YSW: You do a lot of roasts… are some really necessary as they seem to garner a lot of negative feedback?

CM: Most of the time the people or characters I roast more or less are fine with it because they understand it is done in good taste, but at times viewers start trolling the person roasted and then it becomes troublesome. You see when the internet explodes no one can have control over that! Sometimes I do get positive feedback from the people I roast, and there are a lot of requests on my direct messages and e-mails of people requesting me to roast them or their content as roasting is also a specialty and a genre of its own, which is trending and people enjoy it.  

YSW: Being a celebrity comes with its share of trolls. How do you deal with them? 

CM: You need to remember the criticism you get for your content and character played by you does not define you as a person and I try not to take the criticism too personally. I do try to be accountable and responsible on the internet in the best way possible. I never spread or support any type of hatred, cyber bullying or harassment in any form on my social media handles as I have also faced my share of stress and anxiety. As far as critics are concerned, they are not the torchbearers of the ultimate truth and nobody has ever questioned them on how their criticism may affect one’s mental health.

I still take their criticism in a healthy manner and try to improvise if there is scope, but if the criticism is out of context or out of my genre or based on assumptions, then it is quite disturbing. A lot of people might not know but I regularly get requests from various people to roast them and funnily the people I roast are not as offended and disturbed as the haters who react to the roasts.

YSW: Do you think you have a sustainable and rewarding career?

CM: The biggest achievement for me is to be able to positively impact so many lives and be a source of motivation and entertainment, in good and bad times. I believe you need to be careful about what you do and how you are going to do it. If you do YouTube for money and not for the passion of creating, you won’t be able to do it for long. Do you want to create content that nobody has ever seen before or do you want to become rich and famous? It’s okay if you just want to be rich and famous, a lot of people want that, but be true to yourself. 

YSW: Tell us about your foray into music…

CM: Music helps me express myself better since I’m quite an introvert, and this aids me to speak my soul language. The response to my music releases has always been encouraging and motivates me to work harder. I am gaining a lot of interest in music now, which is also now part of my primary passion along with gaming and content creation. I am taking my time in harnessing my skills in a more disciplined fashion so that I can drop songs more frequently. 

YSW: Does early fame come with its own disadvantages? 

CM: My life could have gone in a lot of different directions just like anyone else because you have a multitude of choices always, but I feel this was destined. I can’t think of a time when I didn’t want to do this because it is my passion project. In my earlier days I told myself even if I don’t succeed, I would still be doing this.
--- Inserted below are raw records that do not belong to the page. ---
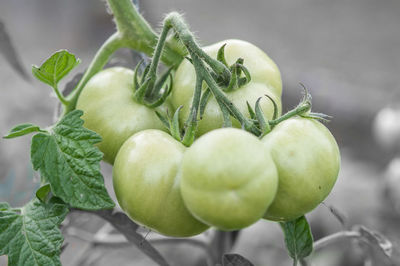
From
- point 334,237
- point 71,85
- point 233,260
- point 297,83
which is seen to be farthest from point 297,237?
point 297,83

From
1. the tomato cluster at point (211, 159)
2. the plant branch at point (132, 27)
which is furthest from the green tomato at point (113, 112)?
the plant branch at point (132, 27)

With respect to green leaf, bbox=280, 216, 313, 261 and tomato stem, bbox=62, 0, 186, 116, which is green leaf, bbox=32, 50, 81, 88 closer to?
tomato stem, bbox=62, 0, 186, 116

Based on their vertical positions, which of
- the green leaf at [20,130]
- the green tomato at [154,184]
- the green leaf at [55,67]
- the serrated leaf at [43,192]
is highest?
the green leaf at [55,67]

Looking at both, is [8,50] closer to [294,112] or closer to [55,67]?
[55,67]

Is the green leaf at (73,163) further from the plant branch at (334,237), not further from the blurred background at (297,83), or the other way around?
the plant branch at (334,237)

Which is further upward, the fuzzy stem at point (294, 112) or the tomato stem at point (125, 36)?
the tomato stem at point (125, 36)

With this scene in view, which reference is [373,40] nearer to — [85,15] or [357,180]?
[85,15]

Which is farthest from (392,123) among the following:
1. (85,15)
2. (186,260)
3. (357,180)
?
(85,15)
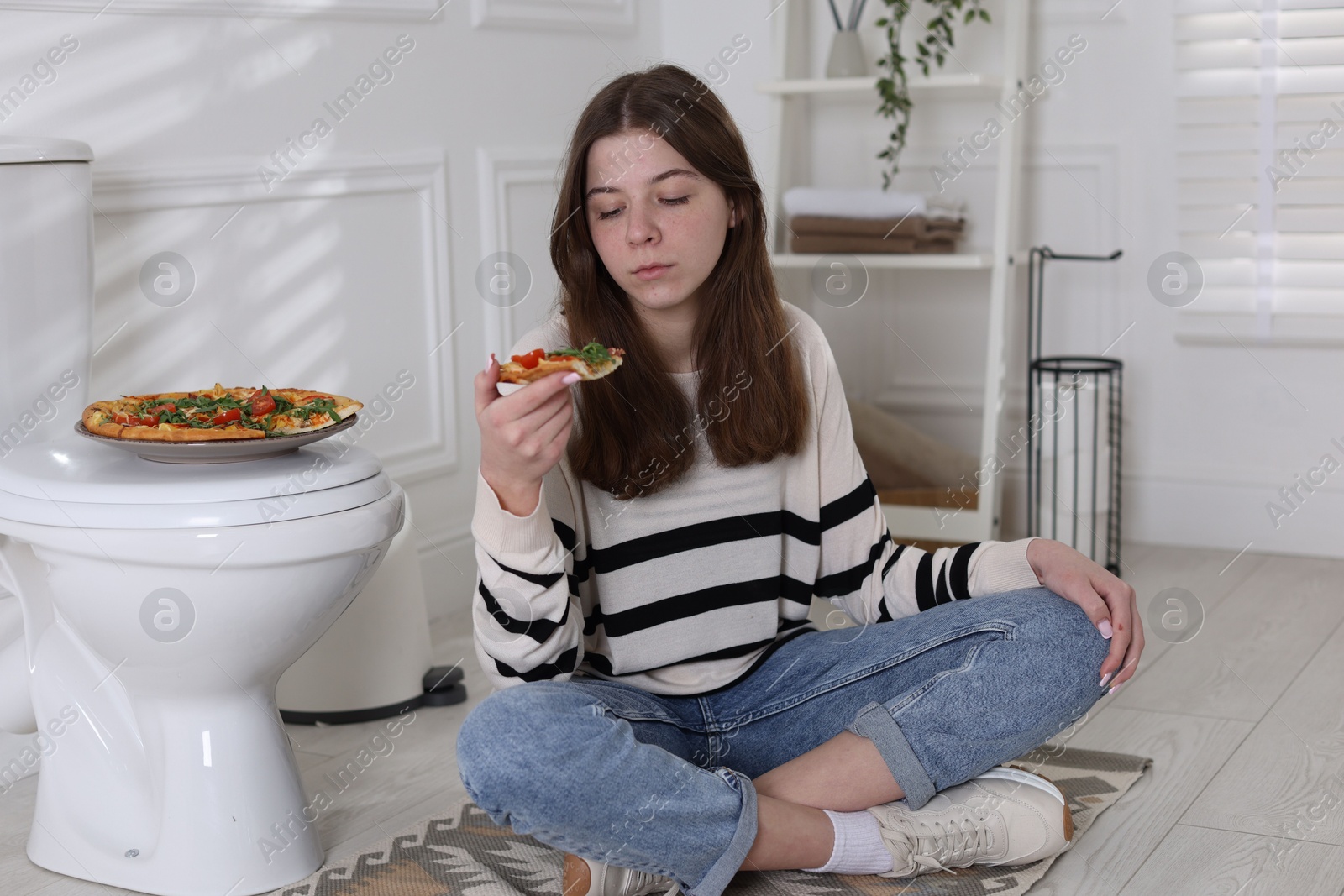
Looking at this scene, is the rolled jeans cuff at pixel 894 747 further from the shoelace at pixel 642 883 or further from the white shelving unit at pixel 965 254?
the white shelving unit at pixel 965 254

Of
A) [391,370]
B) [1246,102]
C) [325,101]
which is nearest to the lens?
[325,101]

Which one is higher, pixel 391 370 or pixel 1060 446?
pixel 391 370

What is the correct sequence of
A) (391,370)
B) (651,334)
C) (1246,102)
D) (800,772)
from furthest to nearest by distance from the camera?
(1246,102) < (391,370) < (651,334) < (800,772)

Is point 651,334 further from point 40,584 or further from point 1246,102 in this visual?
point 1246,102

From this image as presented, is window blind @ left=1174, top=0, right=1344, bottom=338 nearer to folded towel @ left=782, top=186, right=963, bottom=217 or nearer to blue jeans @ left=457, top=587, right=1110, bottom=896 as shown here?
folded towel @ left=782, top=186, right=963, bottom=217

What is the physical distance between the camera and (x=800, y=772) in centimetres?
124

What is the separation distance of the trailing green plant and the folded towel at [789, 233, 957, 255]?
0.47 feet

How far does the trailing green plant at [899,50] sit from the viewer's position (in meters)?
2.52

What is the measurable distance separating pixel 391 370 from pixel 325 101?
0.43 m

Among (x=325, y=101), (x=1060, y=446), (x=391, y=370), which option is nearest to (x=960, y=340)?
(x=1060, y=446)

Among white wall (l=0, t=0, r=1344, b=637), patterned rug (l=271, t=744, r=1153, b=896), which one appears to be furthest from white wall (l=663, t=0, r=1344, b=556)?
patterned rug (l=271, t=744, r=1153, b=896)

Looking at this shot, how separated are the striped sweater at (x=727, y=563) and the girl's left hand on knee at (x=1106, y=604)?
0.16 feet

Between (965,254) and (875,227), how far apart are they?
234 mm

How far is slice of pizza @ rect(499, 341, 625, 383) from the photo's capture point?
3.62ft
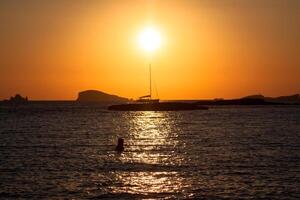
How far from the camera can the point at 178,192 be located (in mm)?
36656

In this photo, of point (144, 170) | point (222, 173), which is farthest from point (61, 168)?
point (222, 173)

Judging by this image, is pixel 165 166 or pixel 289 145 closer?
pixel 165 166

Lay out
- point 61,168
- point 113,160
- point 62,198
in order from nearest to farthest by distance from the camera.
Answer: point 62,198, point 61,168, point 113,160

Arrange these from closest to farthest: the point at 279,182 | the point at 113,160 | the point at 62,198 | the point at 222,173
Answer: the point at 62,198
the point at 279,182
the point at 222,173
the point at 113,160

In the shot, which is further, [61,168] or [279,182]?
Result: [61,168]

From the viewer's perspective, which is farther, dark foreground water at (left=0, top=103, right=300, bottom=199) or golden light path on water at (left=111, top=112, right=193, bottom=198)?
golden light path on water at (left=111, top=112, right=193, bottom=198)

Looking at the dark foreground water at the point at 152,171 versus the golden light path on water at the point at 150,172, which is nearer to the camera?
the dark foreground water at the point at 152,171

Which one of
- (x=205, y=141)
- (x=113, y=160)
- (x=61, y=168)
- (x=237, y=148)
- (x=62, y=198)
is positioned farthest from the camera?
(x=205, y=141)

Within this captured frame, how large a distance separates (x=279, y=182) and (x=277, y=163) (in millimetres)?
11336

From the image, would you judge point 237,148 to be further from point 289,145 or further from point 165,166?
point 165,166

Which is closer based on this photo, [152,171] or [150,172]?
[150,172]

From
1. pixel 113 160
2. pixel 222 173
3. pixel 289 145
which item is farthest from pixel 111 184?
pixel 289 145

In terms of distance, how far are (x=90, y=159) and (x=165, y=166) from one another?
9.47 metres

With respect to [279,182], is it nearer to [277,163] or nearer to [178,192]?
[178,192]
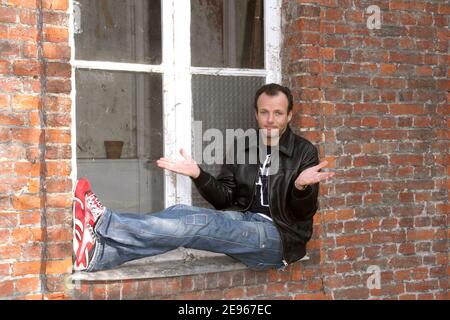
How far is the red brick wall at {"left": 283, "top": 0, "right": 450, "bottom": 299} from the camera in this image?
4340mm

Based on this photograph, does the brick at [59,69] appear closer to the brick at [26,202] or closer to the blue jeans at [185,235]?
the brick at [26,202]

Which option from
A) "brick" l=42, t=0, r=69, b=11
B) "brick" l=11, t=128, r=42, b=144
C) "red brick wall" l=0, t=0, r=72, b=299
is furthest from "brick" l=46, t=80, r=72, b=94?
"brick" l=42, t=0, r=69, b=11

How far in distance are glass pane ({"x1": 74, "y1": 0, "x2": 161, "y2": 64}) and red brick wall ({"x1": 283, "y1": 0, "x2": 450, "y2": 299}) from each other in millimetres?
945

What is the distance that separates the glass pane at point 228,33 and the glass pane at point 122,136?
0.40 meters

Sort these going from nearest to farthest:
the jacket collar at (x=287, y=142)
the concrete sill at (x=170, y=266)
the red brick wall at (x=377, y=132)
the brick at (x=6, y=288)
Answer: the brick at (x=6, y=288) < the concrete sill at (x=170, y=266) < the jacket collar at (x=287, y=142) < the red brick wall at (x=377, y=132)

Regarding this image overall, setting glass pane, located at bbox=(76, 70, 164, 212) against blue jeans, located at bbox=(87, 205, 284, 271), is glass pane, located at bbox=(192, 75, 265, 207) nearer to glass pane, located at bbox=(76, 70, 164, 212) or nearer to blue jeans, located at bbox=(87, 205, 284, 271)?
glass pane, located at bbox=(76, 70, 164, 212)

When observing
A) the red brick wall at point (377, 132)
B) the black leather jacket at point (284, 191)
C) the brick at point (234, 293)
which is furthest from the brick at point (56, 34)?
the brick at point (234, 293)

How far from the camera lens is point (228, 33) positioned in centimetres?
430

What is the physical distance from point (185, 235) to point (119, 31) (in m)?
1.34

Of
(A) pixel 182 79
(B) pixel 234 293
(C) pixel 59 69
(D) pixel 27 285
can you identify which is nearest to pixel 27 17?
(C) pixel 59 69

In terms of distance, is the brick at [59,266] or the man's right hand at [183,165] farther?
the man's right hand at [183,165]

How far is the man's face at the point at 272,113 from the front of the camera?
3.95 metres

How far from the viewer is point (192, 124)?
4.11 meters

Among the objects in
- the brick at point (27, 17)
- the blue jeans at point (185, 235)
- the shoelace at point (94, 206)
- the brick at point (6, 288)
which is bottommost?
the brick at point (6, 288)
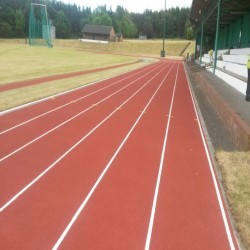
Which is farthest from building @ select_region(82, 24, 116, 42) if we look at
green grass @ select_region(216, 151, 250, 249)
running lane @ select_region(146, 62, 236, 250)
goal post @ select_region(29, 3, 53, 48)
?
green grass @ select_region(216, 151, 250, 249)

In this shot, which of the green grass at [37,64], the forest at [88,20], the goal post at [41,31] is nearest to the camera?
the green grass at [37,64]

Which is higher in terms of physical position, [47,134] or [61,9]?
[61,9]

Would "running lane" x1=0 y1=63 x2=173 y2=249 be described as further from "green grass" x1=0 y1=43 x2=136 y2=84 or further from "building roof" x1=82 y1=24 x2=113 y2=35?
"building roof" x1=82 y1=24 x2=113 y2=35

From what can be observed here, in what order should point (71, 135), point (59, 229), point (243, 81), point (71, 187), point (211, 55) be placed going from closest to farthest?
point (59, 229)
point (71, 187)
point (71, 135)
point (243, 81)
point (211, 55)

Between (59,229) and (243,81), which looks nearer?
(59,229)

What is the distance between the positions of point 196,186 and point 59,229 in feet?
9.03

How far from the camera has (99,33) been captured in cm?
9375

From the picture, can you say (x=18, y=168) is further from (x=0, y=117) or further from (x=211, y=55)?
(x=211, y=55)

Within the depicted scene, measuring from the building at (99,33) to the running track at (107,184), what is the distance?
84.3 m

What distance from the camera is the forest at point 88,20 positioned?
90562 mm

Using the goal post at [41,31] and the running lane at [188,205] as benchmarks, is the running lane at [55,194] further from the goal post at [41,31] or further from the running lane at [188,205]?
the goal post at [41,31]

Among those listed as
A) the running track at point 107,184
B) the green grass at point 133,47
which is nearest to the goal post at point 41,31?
the green grass at point 133,47

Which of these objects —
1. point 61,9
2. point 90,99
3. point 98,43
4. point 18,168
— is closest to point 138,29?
point 61,9

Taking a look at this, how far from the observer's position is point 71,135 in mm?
9344
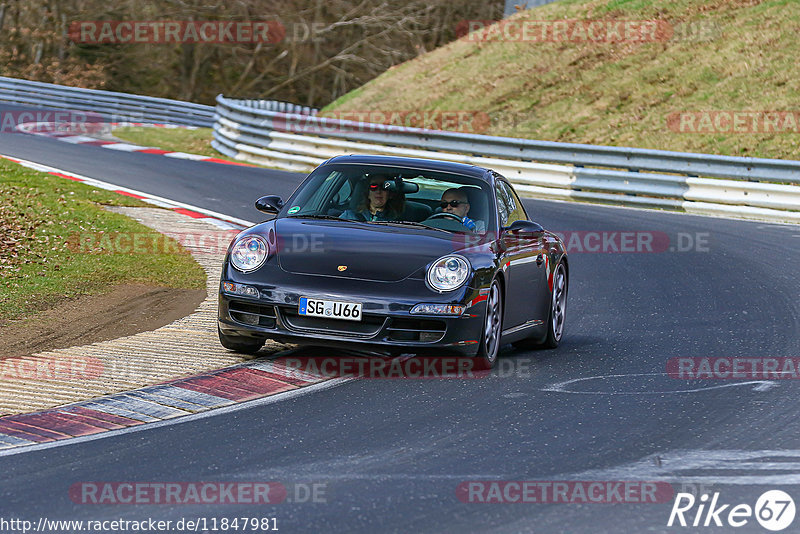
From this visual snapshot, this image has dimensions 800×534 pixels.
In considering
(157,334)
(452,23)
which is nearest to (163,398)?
(157,334)

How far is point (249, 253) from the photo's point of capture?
27.7 ft

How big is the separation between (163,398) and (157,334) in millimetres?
2026

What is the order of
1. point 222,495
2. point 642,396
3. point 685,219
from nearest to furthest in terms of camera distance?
point 222,495
point 642,396
point 685,219

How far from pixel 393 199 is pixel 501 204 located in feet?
2.87

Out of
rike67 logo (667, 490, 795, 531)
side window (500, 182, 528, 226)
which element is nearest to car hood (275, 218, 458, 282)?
side window (500, 182, 528, 226)

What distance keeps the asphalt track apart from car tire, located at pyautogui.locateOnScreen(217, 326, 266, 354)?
96 centimetres

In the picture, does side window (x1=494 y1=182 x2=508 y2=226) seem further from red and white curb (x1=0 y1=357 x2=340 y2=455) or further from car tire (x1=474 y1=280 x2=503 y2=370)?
red and white curb (x1=0 y1=357 x2=340 y2=455)

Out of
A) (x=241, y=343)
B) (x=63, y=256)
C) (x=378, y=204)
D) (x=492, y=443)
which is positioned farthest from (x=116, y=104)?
(x=492, y=443)

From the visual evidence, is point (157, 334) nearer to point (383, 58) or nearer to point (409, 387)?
point (409, 387)

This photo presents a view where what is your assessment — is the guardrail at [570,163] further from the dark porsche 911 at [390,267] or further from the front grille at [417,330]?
the front grille at [417,330]

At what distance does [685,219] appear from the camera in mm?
19703

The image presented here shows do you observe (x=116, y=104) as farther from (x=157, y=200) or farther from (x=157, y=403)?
(x=157, y=403)

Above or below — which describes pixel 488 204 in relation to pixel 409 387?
above

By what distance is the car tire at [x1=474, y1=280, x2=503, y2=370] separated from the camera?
8438 millimetres
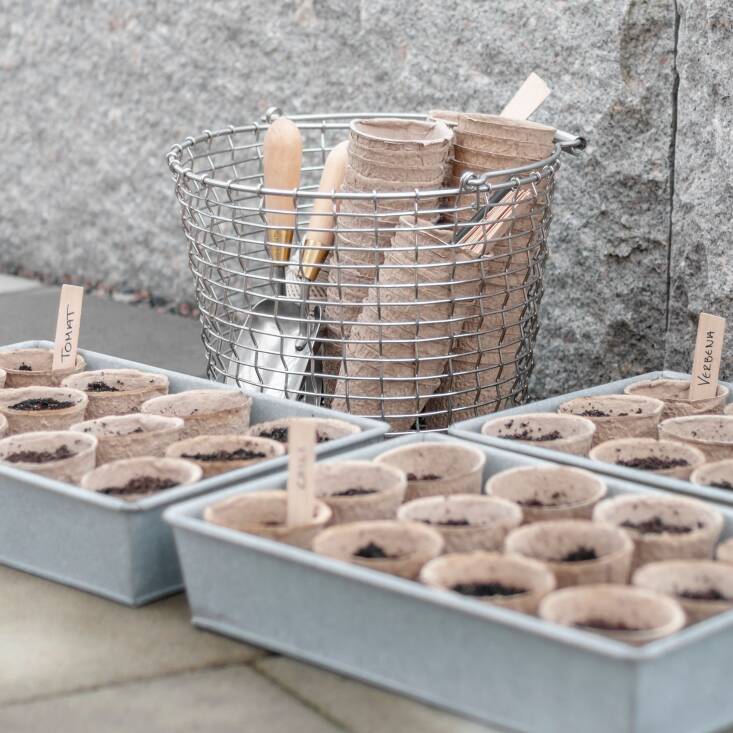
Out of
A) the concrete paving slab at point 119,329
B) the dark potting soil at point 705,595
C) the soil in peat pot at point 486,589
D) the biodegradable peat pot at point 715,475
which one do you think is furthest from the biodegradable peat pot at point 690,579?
the concrete paving slab at point 119,329

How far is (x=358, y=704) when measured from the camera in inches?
47.3

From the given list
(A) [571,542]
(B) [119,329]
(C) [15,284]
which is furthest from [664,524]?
(C) [15,284]

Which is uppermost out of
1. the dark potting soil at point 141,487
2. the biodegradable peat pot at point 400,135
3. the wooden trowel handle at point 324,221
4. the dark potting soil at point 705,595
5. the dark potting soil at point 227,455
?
the biodegradable peat pot at point 400,135

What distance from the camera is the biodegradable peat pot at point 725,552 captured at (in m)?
1.23

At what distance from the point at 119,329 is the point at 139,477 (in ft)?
4.32

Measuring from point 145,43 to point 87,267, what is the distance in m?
0.56

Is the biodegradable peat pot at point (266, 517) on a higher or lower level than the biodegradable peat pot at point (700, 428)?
lower

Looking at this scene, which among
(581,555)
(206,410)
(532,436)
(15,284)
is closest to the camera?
(581,555)

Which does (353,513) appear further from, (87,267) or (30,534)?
(87,267)

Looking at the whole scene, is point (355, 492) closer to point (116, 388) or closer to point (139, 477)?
point (139, 477)

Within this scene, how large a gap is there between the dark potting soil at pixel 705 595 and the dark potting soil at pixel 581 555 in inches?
3.6

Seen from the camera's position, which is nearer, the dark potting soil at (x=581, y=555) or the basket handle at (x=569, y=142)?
the dark potting soil at (x=581, y=555)

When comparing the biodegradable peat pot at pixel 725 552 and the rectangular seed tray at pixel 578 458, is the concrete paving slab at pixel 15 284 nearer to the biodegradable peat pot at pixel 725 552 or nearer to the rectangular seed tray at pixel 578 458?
the rectangular seed tray at pixel 578 458

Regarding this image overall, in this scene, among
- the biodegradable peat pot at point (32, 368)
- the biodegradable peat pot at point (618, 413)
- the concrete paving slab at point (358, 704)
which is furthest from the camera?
the biodegradable peat pot at point (32, 368)
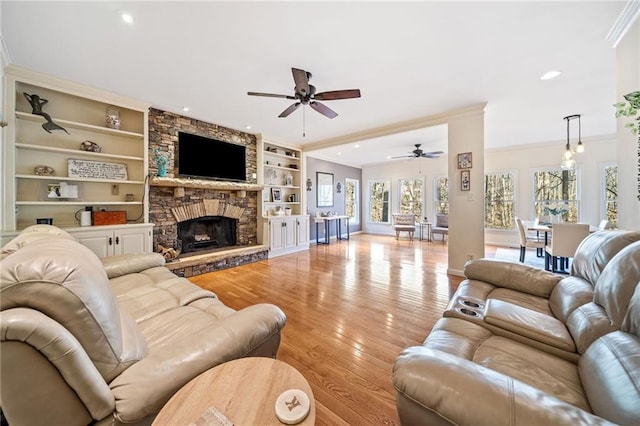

That was my mentality during that time and nothing has changed since.

There are pros and cons though. As a teenager, you also want to live a carefree life, which I missed out on because I was so engrossed in pursuing my passion. The good part is that I gained confidence as I was a reserved child who couldn’t express myself freely. It felt amazing to go from being invisible to being widely recognised, something like the superhero fictional films. The biggest gift was and is to actually get the unparallel support and respect from complete strangers in my good and bad times. 


YSW: What are your future plans? 

CM: To represent India on the world stage when it comes to content creation, music, and gaming, and further stretch my wings and keep flying.